Quello che non chiese e che probabilmente non sarei riuscita a spiegare in inglese era il ruolo di questa figura, questa specie di folletto con la pelle verde e il cappello viola. Le settimane successive a quella visita, tuttavia, mi concentrai sulla risposta che in un ipotetico passato avrei potuto dare con molta sicurezza e che, in realtà, non avevo dato. Così presi un quaderno a quadretti e scrissi:
“What’s his name, little girl?”
“Il Felicitiere, sir”
“Oh, how wonderful! And may I ask you a question? Who is him? You can certainly explain it in italian”
“Thank you, sir. Il Felicitiere è… quello che mette allegria al quadro e si assicura che va tutto bene e asciuga le lacrime a chi è caduto dalla bicicletta oppure ai grandi quando i grandi stanno male perché magari hanno quei problemi che i bambini non possono capire”.
“Very interesting, indeed. You should write about him”
“Non so se mi piace scrivere veramente”
“Okay. Now…Do you smoke?”
“Not very often, sir. I lost my personal tobacco plant....Can I have a pipe, please?”
“Obviously. Here you are, little girl”.

Non fu una presenza costante questo Felicitiere. Niente di nemmeno lontanamente simile a un amico immaginario  o all’orso di peluche morto di infarto fulminante all’insaputa di tutti (tranne che della mia) il giorno del mio decimo compleanno. Il vecchio orso… credono che sia ancora vivo, lì, seduto rigido sulla spalliera del letto.
  Il Felicitiere entrò per un certo periodo nelle storie che inventavo per i miei cugini, ma nemmeno allora aveva quelle caratteristiche fisse che servivano per identificare un personaggio. Anche il nome: non c’era mai una volta che fosse lo stesso. Per di più erano nomi russi dato che non facevo che leggere libri di scrittori russi. E poi mutava forma, di continuo. A tratti era un fantasma, poi diventava un moschettiere del re, poi ancora un pirata se, per esempio, in quel periodo avevo L’Isola del Tesoro sul comodino. E, a seconda di come mi girava, poteva stare dalla parte dei buoni o da quella dei cattivi. Se metteva la felicità per altruismo o per fare un dispetto, non contava. Non doveva mica essere per forza un timorato di Dio. Più crescevo, più la sua pelle da verde diventava come la mia. Desiderio di conformarsi alla massa, io credo. Ma io lo lasciavo fare.

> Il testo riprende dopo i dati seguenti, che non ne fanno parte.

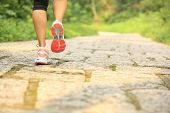 oung fitness woman legs walking on forest trail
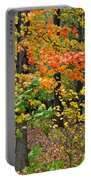 A Blustery Autumn Day Portable Battery Charger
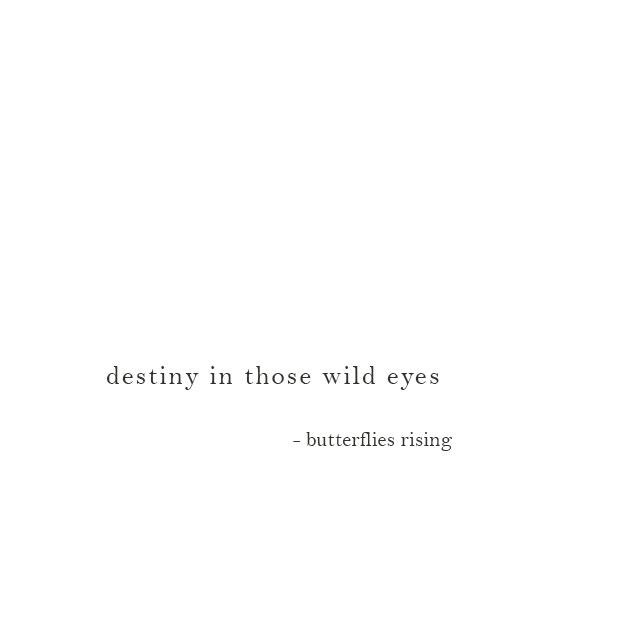 destiny in those wild eyes - butterflies rising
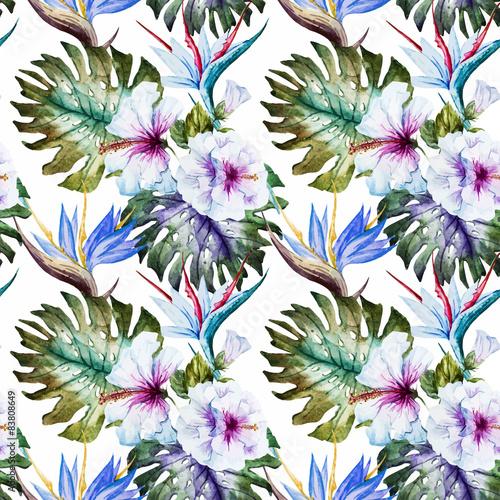 Fototapeta Wzory hibiskusa akwarela na białym tle na zamówienie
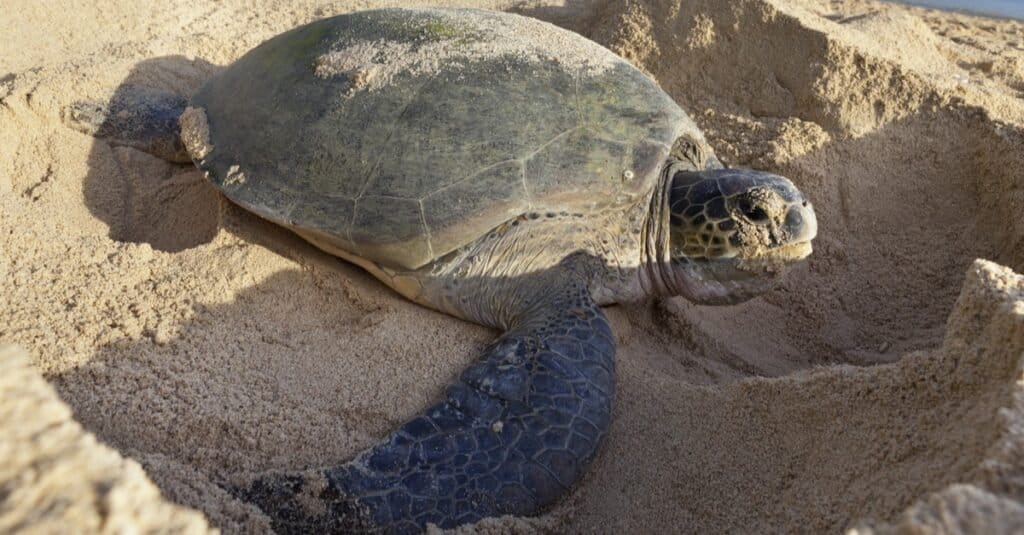 Animals That Lay Eggs: The Sea Turtle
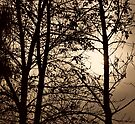 golden evening by Angel Warda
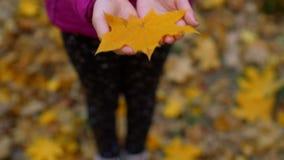 Hoja de arce amarilla del otoño en manos del niño almacen de metraje de vídeo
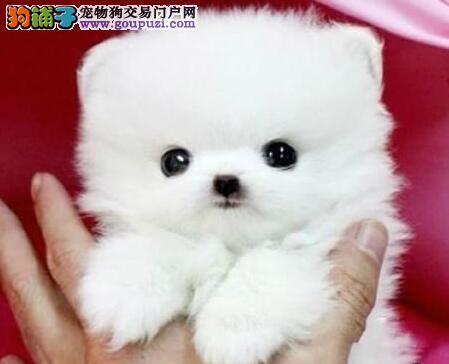 出售纯种小型武汉犬博美犬包养活签协议买狗送用品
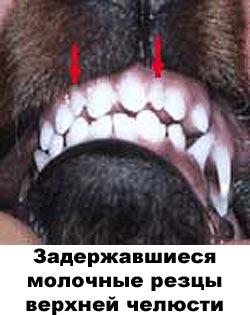 Болезни зубов у кошки - флюс, или зубной абсцесс зубы у кошки схема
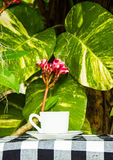 Coffee cup on the  garden background Royalty Free Stock Image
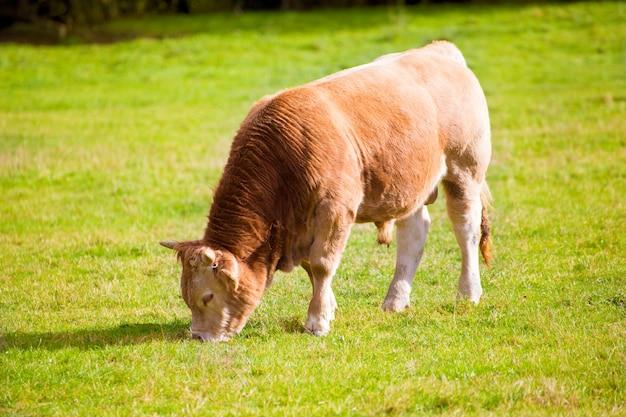 Mucche al pascolo nei prati di autunno verde dei pirenei in spagna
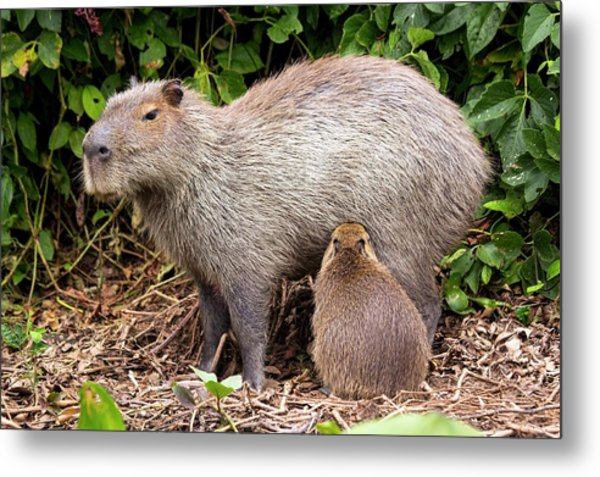 Capybara Suckling Metal Print by Paul Williams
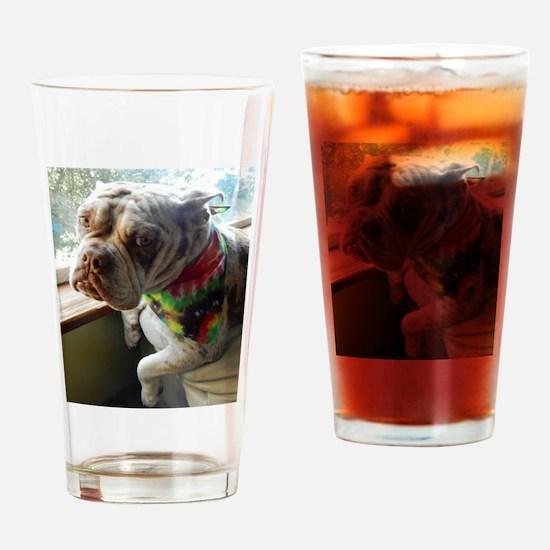 Olde English Bulldogge Drinking Glass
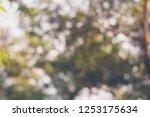 reclaimed background bokeh blur | Shutterstock . vector #1253175634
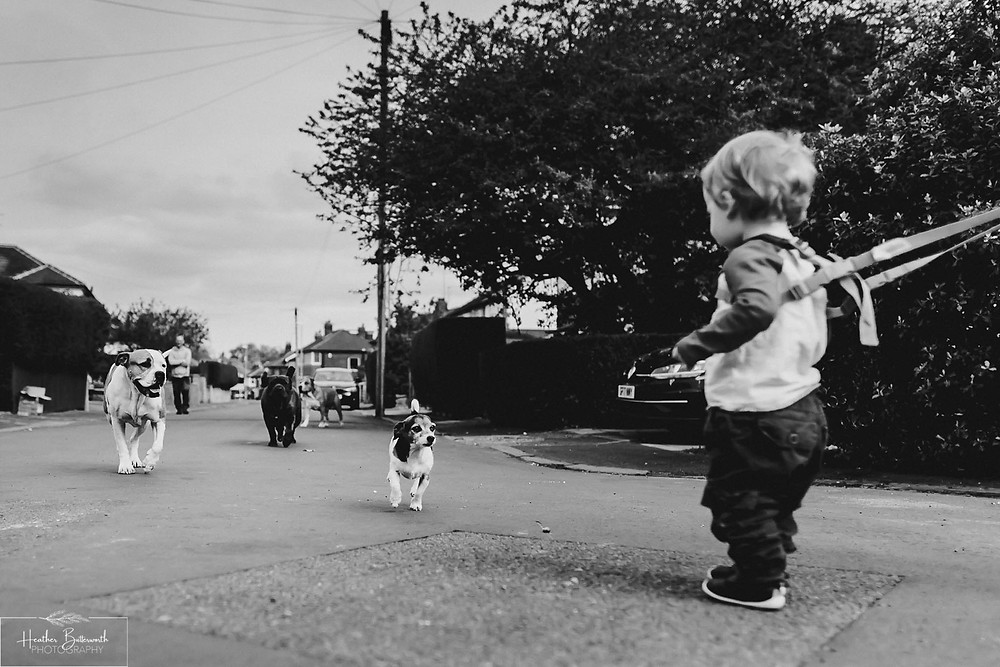 Barney being greeted by a family of dogs in the road in Leeds, Yorkshire. Image by Heather Butterworth Photography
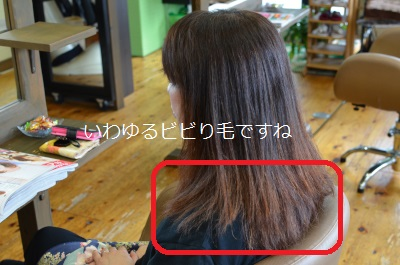 DSC_0243_2559_20151111180526108.jpg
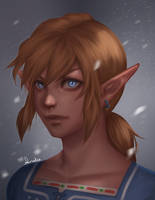 Link - Breath of the Wild by Anadia-Chan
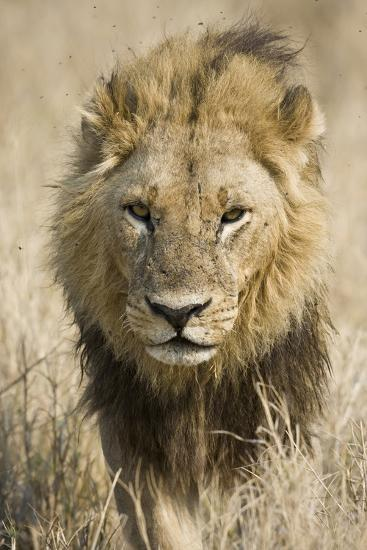 Okavango Delta, Botswana. Close-up of a Male Lion Approaching Head On-Janet Muir-Photographic Print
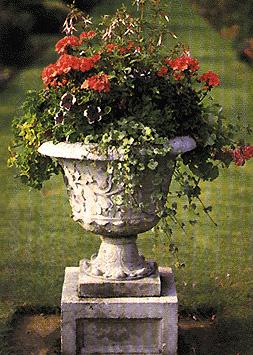 Contenitore in pietra riempito con piante da aiuola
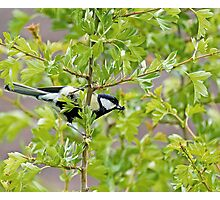 Great Tit with insect Photographic Print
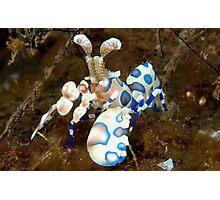 Harlequin Shrimp Photographic Print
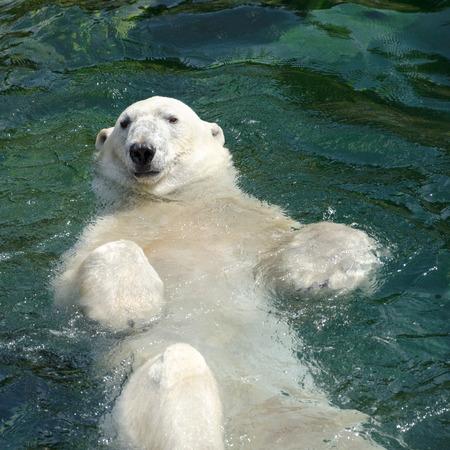 シロクマ ホッキョクグマは、そのネイティブの範囲は北極の内で主にある肉食性クマです。 写真素材
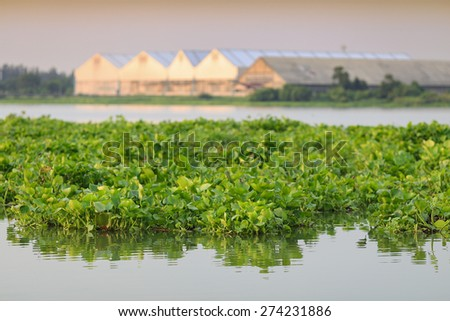 Water Hyacinth and factory behind - stock photo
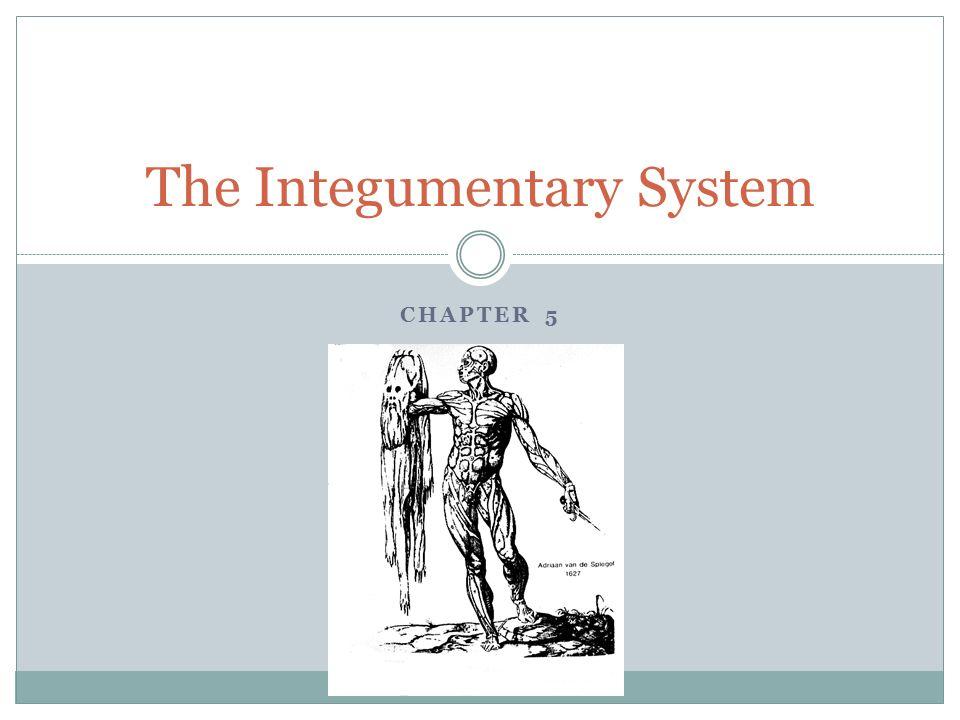 Erfreut Hauptorgane Des Integumentary System Zeitgenössisch ...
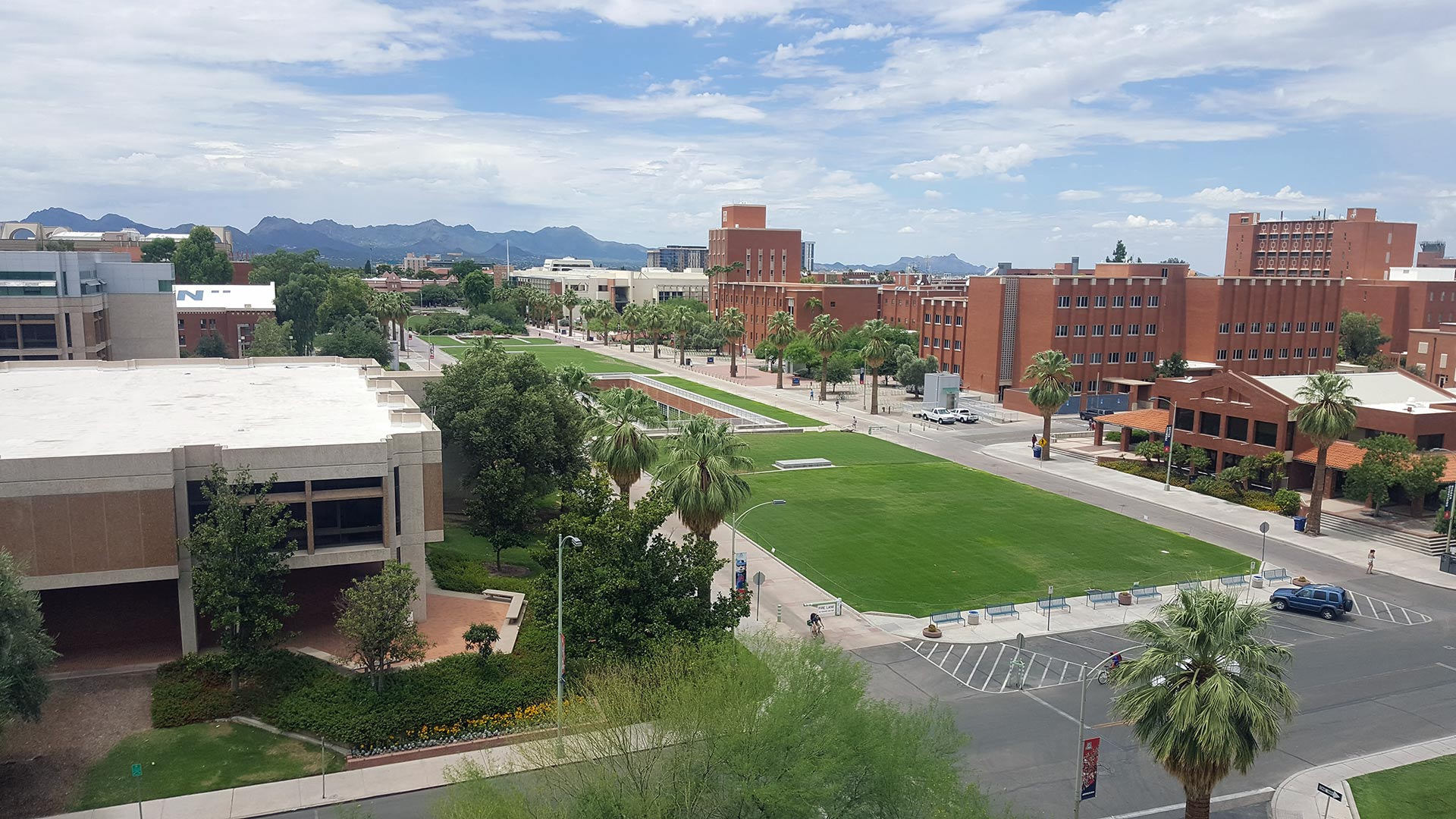 Looking down at the mall on the campus of the University of Arizona.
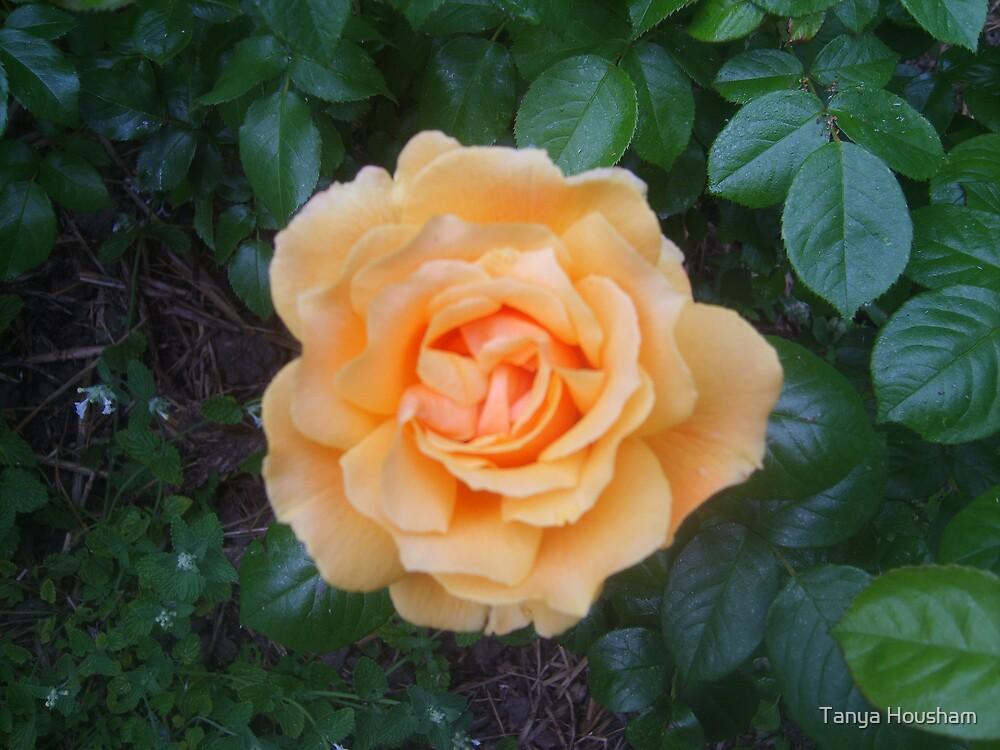 Peachy rose by Tanya Housham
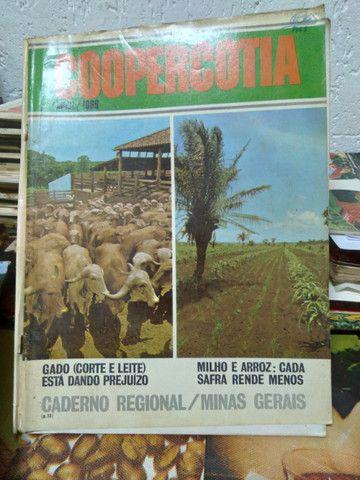 Revista coopercotia 1972 raríssimas - Foto 5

Al momento non esiste lo  “scheletro della storia” perché è tutto molto invertebrato, ovvero formato per gran parte di idee evanescenti e sentimenti di molluschi marini. Però a tratti ho come delle visioni del suo carattere, di questo personaggio, intendo. Per farvi un po’ capire il tipo, lui è quello che riproduce il rumore della pioggia con le dita sulla carta quando non piove da settimane, quello che balla il tip tap davanti alla televisione quando siete molto tristi o molto soli. Oppure immaginate di essere ad una cena importante di lavoro e state facendo una gran bella figura impressionando tutti con la vostra brillante conversazione quando all'improvviso vi va del cibo di traverso e gli occhi vi iniziano a lacrimare. Gli altri ancora non se ne sono accorti, ma il Felicitiere, seduto a uno dei tavoli a fianco, si alza e simula un abbraccio ridicolo prendendovi alle spalle, ma in realtà vi sta facendo la manovra di Heimlich che, a quel punto, riesce con successo. Tutti si girano, lui sorride, voi siete un po' confusi, ma anche all'incirca salvi. Un altro esempio potrebbe essere quello dell' etichetta. Già, l'etichetta dei vestiti. Capita di camminare da lottatori vincenti su ring-marciapiedi, del tutto ignari di avere l'etichetta della giacca ancora appesa al collo. Beh... lui, il Felicitiere, in quei momenti arriva con una forbice e con un veloce movimento del polso taglia il cartoncino. E il punto è che non vi accorgete di nulla. Così come quando una cosa sparisce, ma come mai...eppure era lì, coma ha fatto a nascondersi. Poi, riappare. Il Felicitiere, che non deve essere per forza un angelo custode o un fantasma, l'ha trovata e siccome non sopporta i ringraziamenti, ha preferito lasciarla sul tavolo, sul punto più visibile della casa. Lui è fatto così.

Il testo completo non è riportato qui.